Task requirements: Reproduce all of the records below word for word, keeping every line unchanged.

Part of a data file:
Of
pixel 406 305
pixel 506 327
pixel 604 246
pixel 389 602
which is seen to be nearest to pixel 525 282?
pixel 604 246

Full response:
Of
pixel 406 305
pixel 506 327
pixel 604 246
pixel 389 602
which is seen to be nearest to pixel 525 282?
pixel 604 246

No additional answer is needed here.